**EXTRACTED TEXT**
****************************************
Member of the Hawaii House of Representatives
- Incumbent
- Assumed office November 6, 2012
- Preceded by: Constituency established
- Constituency: 45th District (2012–2022) 38th District (2022–Present)

Personal details
- Born: Lauren Kealohilani Cheape August 16, 1987 (age 38) Mililani, Hawaii, U.S.
- Party: Republican
- Spouse: Scott Matsumoto ​(m. 2013)​
- Children: 2
- Education: University of Hawaiʻi at Mānoa (BA) Hawaii Pacific University (MBA)
- Website: Official website

= Lauren Matsumoto =

American politician (born 1987)

Lauren Kealohilani Cheape Matsumoto (born August 16, 1987) is an American politician and beauty pageant titleholder who currently serves as a member of the Hawaii State House from Hawaii's 38th District, previously the 45th District from 2012 to 2022. Matsumoto represents Schofield, Mokuleia, Waialua, Kunia, Waipio Acres, and her hometown of Mililani in the Hawaii State House of Representatives. She holds the title of Miss Hawaii 2011, and competed in the Miss America 2012 pageant in Las Vegas, Nevada. She was born and raised in Mililani, Hawaii.

==Personal life==
Matsumoto was born Lauren Kealohilani Cheape and raised in Mililani on O'ahu, where she attended Mililani Waena Elementary, was a member of the first class to attend Mililani Middle School, and graduated from Mililani High School. She participated in many activities, including the jump rope team, volleyball, swimming, water polo, and the symphonic ensemble.
****************************************
**DATA EXTRACTS**
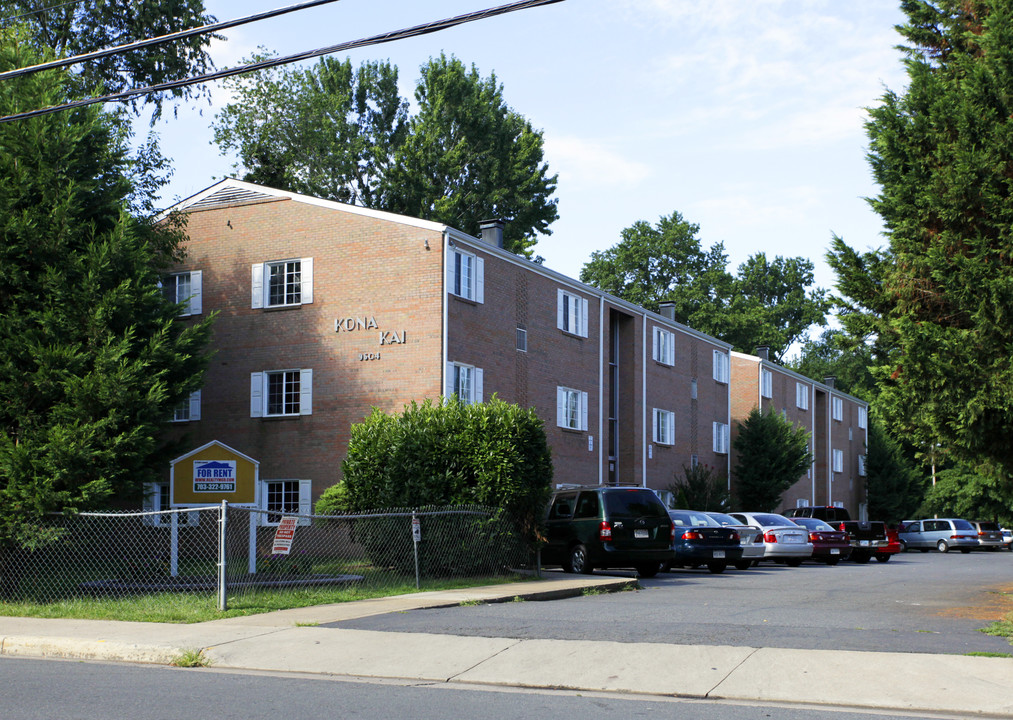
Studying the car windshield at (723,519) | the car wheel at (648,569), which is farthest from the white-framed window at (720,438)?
the car wheel at (648,569)

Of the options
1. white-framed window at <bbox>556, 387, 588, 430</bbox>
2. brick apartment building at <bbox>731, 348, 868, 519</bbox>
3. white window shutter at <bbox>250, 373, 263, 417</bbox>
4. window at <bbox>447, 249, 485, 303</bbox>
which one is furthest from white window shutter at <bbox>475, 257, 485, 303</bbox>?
brick apartment building at <bbox>731, 348, 868, 519</bbox>

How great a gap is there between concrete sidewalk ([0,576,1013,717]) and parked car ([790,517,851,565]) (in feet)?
68.4

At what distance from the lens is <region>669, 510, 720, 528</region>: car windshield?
26.2 metres

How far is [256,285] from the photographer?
98.8 ft

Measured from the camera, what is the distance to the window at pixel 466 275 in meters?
28.0

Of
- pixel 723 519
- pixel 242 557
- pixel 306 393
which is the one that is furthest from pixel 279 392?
pixel 723 519

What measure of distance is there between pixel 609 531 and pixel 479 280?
9533mm

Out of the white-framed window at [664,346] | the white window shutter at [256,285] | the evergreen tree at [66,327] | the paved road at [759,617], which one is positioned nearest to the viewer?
the paved road at [759,617]

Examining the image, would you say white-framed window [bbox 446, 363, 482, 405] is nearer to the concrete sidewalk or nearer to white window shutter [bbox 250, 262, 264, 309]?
white window shutter [bbox 250, 262, 264, 309]

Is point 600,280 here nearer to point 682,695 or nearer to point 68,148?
point 68,148

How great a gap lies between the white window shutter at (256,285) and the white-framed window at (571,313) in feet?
29.3

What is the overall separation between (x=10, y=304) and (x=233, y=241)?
43.7 ft

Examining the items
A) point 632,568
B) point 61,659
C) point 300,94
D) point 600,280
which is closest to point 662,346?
point 632,568

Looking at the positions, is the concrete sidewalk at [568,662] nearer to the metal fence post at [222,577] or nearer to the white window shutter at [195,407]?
the metal fence post at [222,577]
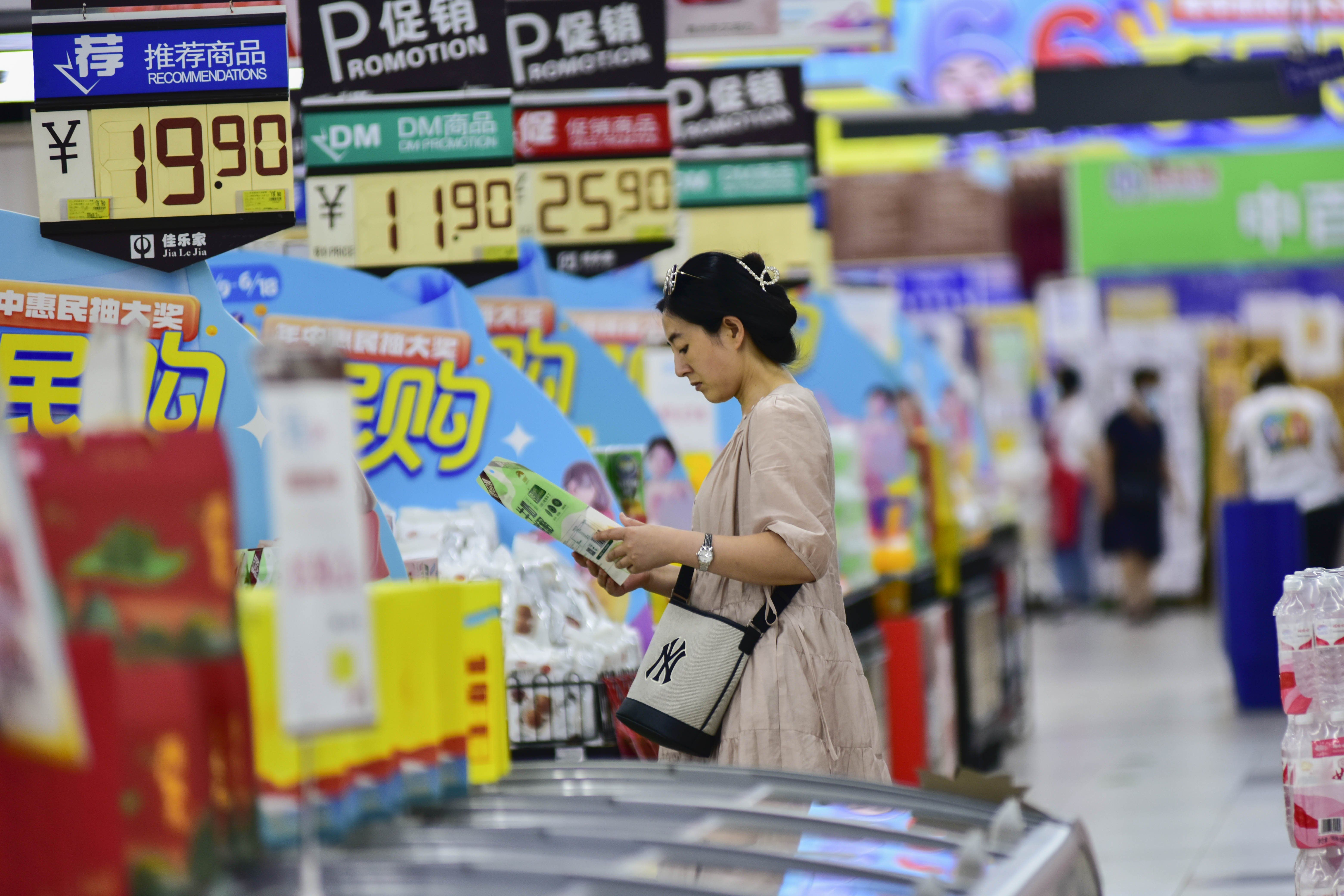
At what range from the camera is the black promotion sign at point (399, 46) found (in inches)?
152

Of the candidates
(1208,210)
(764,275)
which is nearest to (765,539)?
(764,275)

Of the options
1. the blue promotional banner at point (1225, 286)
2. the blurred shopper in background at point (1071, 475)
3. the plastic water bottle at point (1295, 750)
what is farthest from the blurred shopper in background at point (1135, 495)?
the plastic water bottle at point (1295, 750)

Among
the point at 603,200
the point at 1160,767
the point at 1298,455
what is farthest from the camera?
the point at 1298,455

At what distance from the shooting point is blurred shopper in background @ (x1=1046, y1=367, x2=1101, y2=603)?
13.8 m

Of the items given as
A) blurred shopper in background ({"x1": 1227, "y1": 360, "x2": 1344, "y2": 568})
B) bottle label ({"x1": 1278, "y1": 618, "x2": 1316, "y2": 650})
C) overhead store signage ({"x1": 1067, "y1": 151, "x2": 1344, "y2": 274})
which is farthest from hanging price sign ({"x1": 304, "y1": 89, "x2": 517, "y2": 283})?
overhead store signage ({"x1": 1067, "y1": 151, "x2": 1344, "y2": 274})

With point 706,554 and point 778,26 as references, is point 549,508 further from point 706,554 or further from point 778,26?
point 778,26

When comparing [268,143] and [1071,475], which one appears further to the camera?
[1071,475]

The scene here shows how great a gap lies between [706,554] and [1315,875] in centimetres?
139

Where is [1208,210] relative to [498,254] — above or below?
above

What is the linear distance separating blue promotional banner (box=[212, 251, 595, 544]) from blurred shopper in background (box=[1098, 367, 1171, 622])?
10108 mm

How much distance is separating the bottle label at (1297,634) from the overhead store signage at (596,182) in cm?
245

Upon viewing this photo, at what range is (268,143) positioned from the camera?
126 inches

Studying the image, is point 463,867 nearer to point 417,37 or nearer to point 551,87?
point 417,37

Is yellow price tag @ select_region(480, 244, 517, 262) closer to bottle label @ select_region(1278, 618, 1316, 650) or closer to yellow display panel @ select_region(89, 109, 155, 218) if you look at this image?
yellow display panel @ select_region(89, 109, 155, 218)
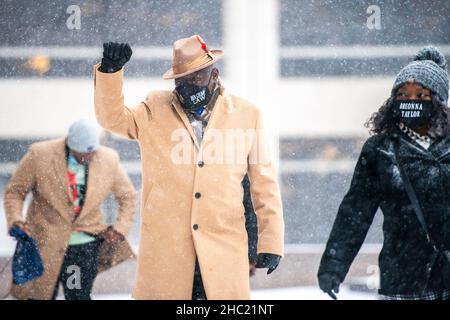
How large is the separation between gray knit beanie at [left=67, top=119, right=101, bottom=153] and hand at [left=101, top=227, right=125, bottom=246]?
52 cm

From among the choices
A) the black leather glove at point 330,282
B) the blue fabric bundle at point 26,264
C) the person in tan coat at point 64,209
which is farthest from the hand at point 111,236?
the black leather glove at point 330,282

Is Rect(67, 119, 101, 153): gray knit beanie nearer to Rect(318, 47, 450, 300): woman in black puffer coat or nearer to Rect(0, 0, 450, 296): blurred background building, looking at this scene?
Rect(0, 0, 450, 296): blurred background building

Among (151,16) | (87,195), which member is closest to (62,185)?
(87,195)

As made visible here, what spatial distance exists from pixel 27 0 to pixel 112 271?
198cm

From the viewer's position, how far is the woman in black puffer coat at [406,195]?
4.14 metres

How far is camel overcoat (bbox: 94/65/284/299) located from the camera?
14.1ft

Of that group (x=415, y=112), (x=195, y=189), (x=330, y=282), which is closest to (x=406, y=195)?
(x=415, y=112)

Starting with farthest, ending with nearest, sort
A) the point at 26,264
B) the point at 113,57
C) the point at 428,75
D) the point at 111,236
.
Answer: the point at 111,236, the point at 26,264, the point at 428,75, the point at 113,57

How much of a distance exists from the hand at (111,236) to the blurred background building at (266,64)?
23cm

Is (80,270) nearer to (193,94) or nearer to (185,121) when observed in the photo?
(185,121)

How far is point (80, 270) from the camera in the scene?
527 cm

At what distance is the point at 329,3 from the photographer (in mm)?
5402

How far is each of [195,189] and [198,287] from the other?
489mm

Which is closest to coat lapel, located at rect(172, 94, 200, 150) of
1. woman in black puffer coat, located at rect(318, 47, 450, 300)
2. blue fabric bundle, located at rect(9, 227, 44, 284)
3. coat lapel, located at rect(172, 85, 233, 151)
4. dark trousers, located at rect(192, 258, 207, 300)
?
coat lapel, located at rect(172, 85, 233, 151)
****************************************
**PROBLEM DESCRIPTION**
Pick up the biographical article on Lauren Matsumoto after its last sentence and write the next few sentences of its "Personal life" section.

**ANSWER SPACE**
Cheape graduated from University of Hawaiʻi Academy for Creative Media with a B.A. in film production and minored in both Business and Japanese. Her first experience with the legislature was with her documentary, Farm Grown, which helped pass the Feed Subsidy Bill. Cheape was a four-year Division I scholar-athlete at the University of Hawaiʻi as a Wahine Water Polo player. She was also a member of the Student Athlete Advisory Committee and initiated the C.A.R.E. (Collegiate Athletes Reaching Everyone) program, which uses student-athletes to encourage youth to excel in academics and participate in athletics. Cheape earned an MBA from Hawaii Pacific University in May 2015.

In July 2013, Cheape married Scott Matsumoto, a firefighter for the Honolulu Fire Department, and changed her name to Lauren Matsumoto. The pair met at their church, One Love, where they are active members. Their first child, Noah, was born in August 2017.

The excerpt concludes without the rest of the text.